J’ai eu tout ce dont pourrait rêver un homme : un parcours unique, des parents aimants et une enfance heureuse. Je ne me suis jamais senti dans le besoin, matériellement ; et rêveur déjà à l’heure de mes balbutiements, on m’a souvent laissé voguer sur les flots de mon imaginaire.
Bien sûr, tout n’a pas été parfait : j’ai eu des accidents et j’ai vu la mort de près, mes parents ont divorcé et j’ai quitté le berceau trop tôt. Mais j’ai le sentiment d’avoir été gâté par la vie, toujours. Aussi, lorsque je me surprends à contempler le feu s’éteindre, là, lentement, il y au fond de mon cœur cette culpabilité qui gronde. Pourquoi ne pas accepter d’aller bien, et ouvrir mon regard sur la lumière des choses ?
Je ne sais pas.
Je dis que je ne sais pas, mais c’est odieux mensonge.

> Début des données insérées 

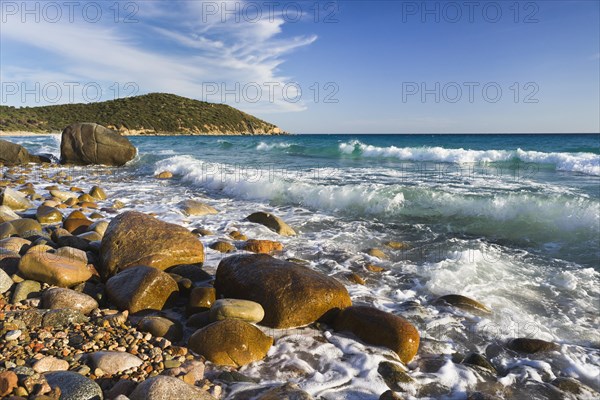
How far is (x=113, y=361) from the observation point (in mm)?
2467

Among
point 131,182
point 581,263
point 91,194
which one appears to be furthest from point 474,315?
point 131,182

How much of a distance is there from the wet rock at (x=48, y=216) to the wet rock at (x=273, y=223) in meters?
3.25

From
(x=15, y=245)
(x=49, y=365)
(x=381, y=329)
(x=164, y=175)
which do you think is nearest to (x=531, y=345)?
(x=381, y=329)

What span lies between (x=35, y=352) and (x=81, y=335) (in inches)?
13.5

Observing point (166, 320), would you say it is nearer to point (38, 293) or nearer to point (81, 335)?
point (81, 335)

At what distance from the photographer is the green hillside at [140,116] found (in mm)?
55062

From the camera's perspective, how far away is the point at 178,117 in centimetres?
6366

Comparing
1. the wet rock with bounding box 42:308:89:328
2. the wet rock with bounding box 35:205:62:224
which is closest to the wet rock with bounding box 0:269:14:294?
the wet rock with bounding box 42:308:89:328

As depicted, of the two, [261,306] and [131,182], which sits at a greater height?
[131,182]

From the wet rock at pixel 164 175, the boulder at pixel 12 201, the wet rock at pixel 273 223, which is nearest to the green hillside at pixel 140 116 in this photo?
the wet rock at pixel 164 175

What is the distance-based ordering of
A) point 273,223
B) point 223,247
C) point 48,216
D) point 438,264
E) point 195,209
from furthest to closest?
point 195,209 → point 273,223 → point 48,216 → point 223,247 → point 438,264

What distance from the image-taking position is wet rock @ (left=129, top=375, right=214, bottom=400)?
6.73 feet

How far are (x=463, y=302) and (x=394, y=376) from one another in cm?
163

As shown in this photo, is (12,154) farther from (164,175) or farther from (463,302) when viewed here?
(463,302)
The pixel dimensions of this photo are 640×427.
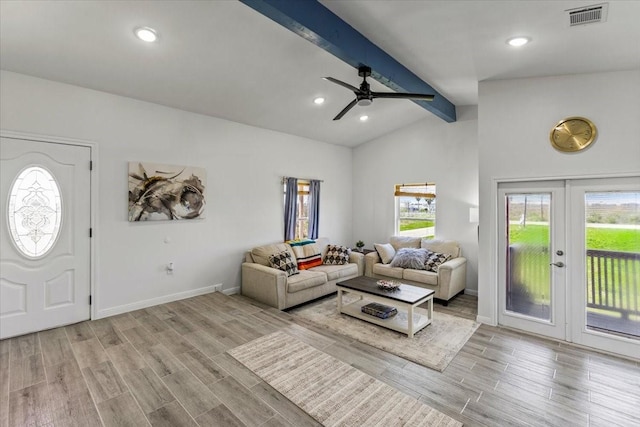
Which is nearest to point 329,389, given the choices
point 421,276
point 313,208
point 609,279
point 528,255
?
point 421,276

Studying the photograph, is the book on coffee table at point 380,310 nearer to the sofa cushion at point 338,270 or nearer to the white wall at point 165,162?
the sofa cushion at point 338,270

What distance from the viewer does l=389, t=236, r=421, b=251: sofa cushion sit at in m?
5.68

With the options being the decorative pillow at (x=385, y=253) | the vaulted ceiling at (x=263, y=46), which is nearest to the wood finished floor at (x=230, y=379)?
the decorative pillow at (x=385, y=253)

Au-delà du sourire parental, des abondances terrestres et des jours heureux, il y a quelque chose de plus grand, de plus intense et de plus diffus ; un cri qu’il est impossible de taire ou de terrer, qui se réverbère dans chacun de mes silences. Une certitude inavouée : j’ai perdu l’amour de Dieu.
Et peut-être cet amour n’est-il pas tout à fait perdu. Peut-être est-il en panne temporaire, que le Grand Mécanicien viendra réparer entre deux carrosseries brisées. Peut-être Dieu s’est-il couché de bonne heure après avoir tant fait et tant offert ; peut-être est-il simplement sur d’autres affaires.
Peu m’importe : quand Tu joues les couche-tôt et les lève-tard, je Te perds.
Tu me manques et rien n’y fait.
Ce que je ressens alors, ce n’est plus l’âpreté fluette des ruptures humaines, plus le larmoiement léger des brisures matérielles.
C’est, dans un chagrin constant, une soudaine nostalgie de tout.
À mon père, à Notre Père,
et à la feuille dansant
dans le creux de nos mains.
Aujourd’hui, les choses ont changé et le vide s’est empli – même s’il reste parfois un peu de néant.